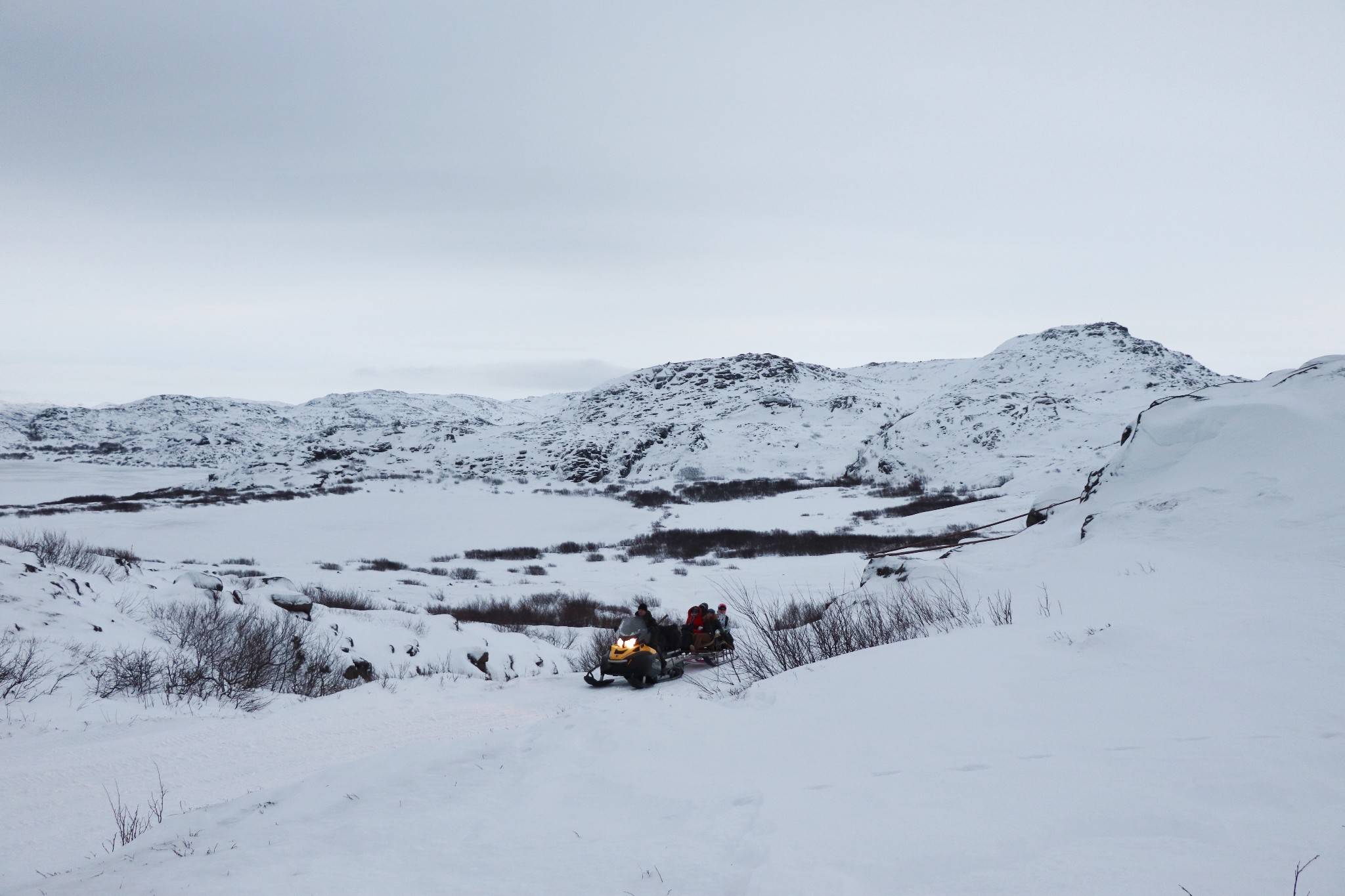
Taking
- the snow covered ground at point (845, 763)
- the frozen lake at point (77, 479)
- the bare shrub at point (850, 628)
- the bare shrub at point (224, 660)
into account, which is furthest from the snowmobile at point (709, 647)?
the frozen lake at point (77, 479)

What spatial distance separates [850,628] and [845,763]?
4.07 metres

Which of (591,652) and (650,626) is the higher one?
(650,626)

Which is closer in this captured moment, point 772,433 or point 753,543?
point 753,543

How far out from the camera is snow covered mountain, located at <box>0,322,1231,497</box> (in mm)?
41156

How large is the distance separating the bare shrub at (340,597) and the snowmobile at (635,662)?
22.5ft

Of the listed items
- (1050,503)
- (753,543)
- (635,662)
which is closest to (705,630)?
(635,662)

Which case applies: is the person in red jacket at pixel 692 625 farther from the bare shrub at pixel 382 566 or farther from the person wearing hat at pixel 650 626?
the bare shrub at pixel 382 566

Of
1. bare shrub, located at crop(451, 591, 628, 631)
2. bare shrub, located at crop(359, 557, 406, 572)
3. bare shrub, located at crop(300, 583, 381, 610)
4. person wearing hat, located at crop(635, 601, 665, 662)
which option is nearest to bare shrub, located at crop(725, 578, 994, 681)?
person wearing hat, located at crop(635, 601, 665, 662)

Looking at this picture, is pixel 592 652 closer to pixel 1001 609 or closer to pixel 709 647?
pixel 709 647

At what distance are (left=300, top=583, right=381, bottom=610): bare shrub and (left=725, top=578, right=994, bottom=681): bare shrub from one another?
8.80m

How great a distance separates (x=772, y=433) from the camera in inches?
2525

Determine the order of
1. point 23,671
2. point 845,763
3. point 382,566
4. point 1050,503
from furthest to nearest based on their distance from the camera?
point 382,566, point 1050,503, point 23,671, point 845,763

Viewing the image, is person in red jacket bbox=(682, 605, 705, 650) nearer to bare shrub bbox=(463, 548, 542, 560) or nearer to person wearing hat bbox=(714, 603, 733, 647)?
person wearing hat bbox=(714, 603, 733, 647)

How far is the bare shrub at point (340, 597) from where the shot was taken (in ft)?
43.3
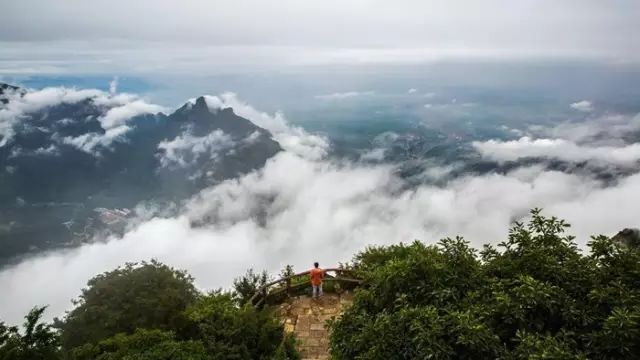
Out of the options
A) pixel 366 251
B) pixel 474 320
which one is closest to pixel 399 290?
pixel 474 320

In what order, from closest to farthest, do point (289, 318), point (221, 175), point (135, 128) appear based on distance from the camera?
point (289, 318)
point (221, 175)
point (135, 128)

==

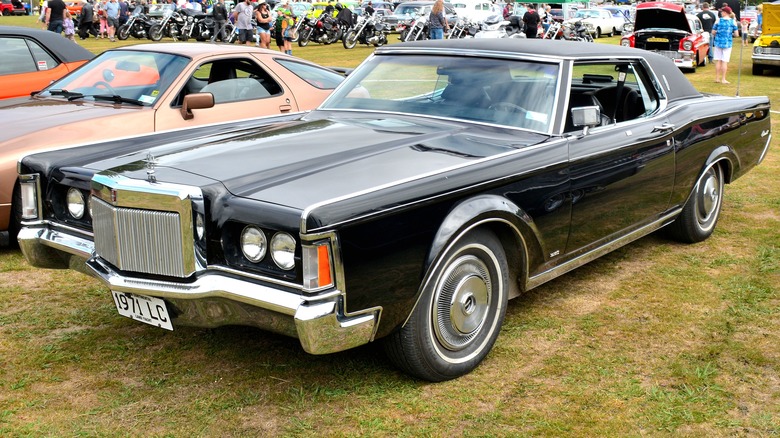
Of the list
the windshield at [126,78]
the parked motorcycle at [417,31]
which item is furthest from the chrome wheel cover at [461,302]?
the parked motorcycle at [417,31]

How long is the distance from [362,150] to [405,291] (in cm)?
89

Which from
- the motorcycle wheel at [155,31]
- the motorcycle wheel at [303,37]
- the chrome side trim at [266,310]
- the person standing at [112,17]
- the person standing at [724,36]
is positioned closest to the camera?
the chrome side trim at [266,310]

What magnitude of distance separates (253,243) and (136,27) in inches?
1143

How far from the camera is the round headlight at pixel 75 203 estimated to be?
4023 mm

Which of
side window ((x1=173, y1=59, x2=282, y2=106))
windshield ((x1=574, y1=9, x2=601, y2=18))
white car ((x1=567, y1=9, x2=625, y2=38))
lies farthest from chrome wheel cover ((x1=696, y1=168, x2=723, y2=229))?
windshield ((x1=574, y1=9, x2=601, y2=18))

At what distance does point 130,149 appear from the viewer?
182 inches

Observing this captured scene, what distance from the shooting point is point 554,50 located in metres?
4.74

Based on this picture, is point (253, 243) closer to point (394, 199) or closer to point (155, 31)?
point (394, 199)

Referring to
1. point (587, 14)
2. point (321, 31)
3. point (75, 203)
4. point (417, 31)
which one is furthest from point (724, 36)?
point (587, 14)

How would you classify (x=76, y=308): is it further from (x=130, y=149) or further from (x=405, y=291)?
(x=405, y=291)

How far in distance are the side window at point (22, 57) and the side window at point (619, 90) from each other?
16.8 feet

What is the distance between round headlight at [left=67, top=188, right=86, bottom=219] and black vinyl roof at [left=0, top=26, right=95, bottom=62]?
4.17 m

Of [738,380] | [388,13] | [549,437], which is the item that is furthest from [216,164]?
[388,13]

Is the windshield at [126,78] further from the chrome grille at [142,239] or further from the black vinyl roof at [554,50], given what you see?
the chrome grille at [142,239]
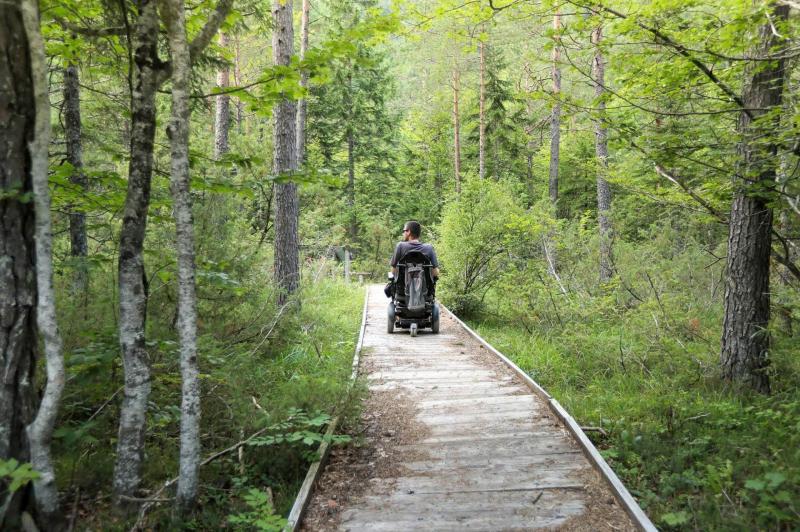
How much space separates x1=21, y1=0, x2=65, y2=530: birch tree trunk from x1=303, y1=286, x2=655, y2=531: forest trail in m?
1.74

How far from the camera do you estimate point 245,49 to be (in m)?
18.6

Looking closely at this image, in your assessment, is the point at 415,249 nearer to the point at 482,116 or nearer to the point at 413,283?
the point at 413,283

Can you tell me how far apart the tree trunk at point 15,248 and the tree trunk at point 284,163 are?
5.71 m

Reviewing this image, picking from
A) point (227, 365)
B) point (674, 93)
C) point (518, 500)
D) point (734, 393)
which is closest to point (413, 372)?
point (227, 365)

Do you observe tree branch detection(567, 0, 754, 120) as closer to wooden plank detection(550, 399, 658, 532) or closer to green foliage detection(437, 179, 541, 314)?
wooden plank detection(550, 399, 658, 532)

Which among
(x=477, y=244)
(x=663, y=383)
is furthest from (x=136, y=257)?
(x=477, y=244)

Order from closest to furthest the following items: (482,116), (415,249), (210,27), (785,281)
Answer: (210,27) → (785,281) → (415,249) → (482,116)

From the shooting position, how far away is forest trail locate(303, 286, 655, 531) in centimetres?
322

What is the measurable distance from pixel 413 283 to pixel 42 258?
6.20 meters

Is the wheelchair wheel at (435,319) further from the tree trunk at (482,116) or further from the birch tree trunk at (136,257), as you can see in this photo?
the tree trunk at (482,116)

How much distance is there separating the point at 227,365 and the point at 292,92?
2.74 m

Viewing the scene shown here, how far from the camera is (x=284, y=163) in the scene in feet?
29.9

--

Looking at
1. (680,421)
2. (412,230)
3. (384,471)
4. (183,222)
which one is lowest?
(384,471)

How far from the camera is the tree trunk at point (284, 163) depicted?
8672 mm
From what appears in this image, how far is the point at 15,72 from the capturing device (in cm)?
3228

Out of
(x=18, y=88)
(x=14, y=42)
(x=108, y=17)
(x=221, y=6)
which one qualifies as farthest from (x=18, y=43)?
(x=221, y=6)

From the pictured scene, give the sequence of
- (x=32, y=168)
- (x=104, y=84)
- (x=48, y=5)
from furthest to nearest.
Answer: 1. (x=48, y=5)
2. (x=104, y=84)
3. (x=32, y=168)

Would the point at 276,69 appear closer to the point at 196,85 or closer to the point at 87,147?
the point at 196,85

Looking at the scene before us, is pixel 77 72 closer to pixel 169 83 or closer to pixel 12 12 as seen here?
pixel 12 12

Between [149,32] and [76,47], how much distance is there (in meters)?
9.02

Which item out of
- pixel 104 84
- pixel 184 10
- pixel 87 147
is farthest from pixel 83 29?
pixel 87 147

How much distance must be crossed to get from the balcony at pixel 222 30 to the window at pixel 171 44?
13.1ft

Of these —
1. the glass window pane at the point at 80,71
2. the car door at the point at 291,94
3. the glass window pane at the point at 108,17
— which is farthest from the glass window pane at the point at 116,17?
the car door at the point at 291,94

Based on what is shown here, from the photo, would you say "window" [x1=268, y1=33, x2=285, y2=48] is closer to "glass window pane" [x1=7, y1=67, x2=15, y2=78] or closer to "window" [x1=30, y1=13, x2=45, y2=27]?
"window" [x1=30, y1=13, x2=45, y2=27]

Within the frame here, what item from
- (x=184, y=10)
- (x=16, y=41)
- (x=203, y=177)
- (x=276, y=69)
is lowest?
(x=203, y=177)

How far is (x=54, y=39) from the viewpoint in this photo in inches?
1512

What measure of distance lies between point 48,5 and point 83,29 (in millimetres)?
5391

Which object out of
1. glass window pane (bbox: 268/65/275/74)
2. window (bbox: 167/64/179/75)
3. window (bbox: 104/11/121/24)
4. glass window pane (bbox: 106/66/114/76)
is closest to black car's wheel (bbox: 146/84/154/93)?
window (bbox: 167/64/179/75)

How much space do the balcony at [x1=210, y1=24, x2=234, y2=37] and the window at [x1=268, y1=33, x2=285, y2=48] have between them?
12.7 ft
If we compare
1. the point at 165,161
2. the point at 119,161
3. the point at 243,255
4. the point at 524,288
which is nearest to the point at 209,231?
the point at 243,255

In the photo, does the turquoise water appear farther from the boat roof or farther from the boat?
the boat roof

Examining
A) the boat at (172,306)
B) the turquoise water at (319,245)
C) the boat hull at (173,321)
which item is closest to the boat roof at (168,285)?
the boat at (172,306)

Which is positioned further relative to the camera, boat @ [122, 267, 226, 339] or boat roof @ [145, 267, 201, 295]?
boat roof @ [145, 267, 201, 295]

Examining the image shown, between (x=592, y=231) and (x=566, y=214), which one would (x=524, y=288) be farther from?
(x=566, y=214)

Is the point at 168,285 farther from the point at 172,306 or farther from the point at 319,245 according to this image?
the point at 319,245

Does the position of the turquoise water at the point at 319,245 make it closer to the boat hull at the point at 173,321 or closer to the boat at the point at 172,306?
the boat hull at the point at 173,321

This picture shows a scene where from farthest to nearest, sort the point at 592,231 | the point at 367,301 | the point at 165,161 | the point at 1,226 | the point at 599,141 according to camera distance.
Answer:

◆ Short exercise ◆
Copy the records above verbatim, from the line with "How would you" up to and including the line with "6.20 meters", leaving out any pictures.

◆ Exercise response ◆
How would you classify (x=76, y=308): is it further from (x=130, y=149) or further from (x=405, y=291)?
(x=405, y=291)

How far in distance are the side window at point (22, 57) and the side window at point (619, 90) from each other?
16.8 feet

What is the distance between round headlight at [left=67, top=188, right=86, bottom=219] and black vinyl roof at [left=0, top=26, right=95, bottom=62]?
4.17 m

Of [738,380] | [388,13] | [549,437], which is the item that is furthest from [216,164]?
[388,13]

Is the windshield at [126,78] further from the chrome grille at [142,239] or further from the black vinyl roof at [554,50], given what you see?
the chrome grille at [142,239]
How much space separates x1=21, y1=0, x2=65, y2=530: birch tree trunk from x1=303, y1=286, x2=655, y2=531: forest trail in m?
1.74

How far from the camera do you estimate point 245,49 to be (in m)?
18.6

Looking closely at this image, in your assessment, is the point at 415,249 nearer to the point at 482,116 or nearer to the point at 413,283?
the point at 413,283

Can you tell me how far apart the tree trunk at point 15,248 and the tree trunk at point 284,163 are?
5.71 m

Reviewing this image, picking from
A) point (227, 365)
B) point (674, 93)
C) point (518, 500)
D) point (734, 393)
which is closest to point (413, 372)?
point (227, 365)

Do you observe tree branch detection(567, 0, 754, 120) as closer to wooden plank detection(550, 399, 658, 532) or closer to green foliage detection(437, 179, 541, 314)?
wooden plank detection(550, 399, 658, 532)

Which among
(x=477, y=244)
(x=663, y=383)
is furthest from (x=136, y=257)?
(x=477, y=244)

Order from closest to furthest the following items: (482,116), (415,249), (210,27), (785,281)
Answer: (210,27) → (785,281) → (415,249) → (482,116)

From the shooting position, how far away is forest trail locate(303, 286, 655, 531) in centimetres?
322

What is the measurable distance from pixel 413 283 to pixel 42 258?
6.20 meters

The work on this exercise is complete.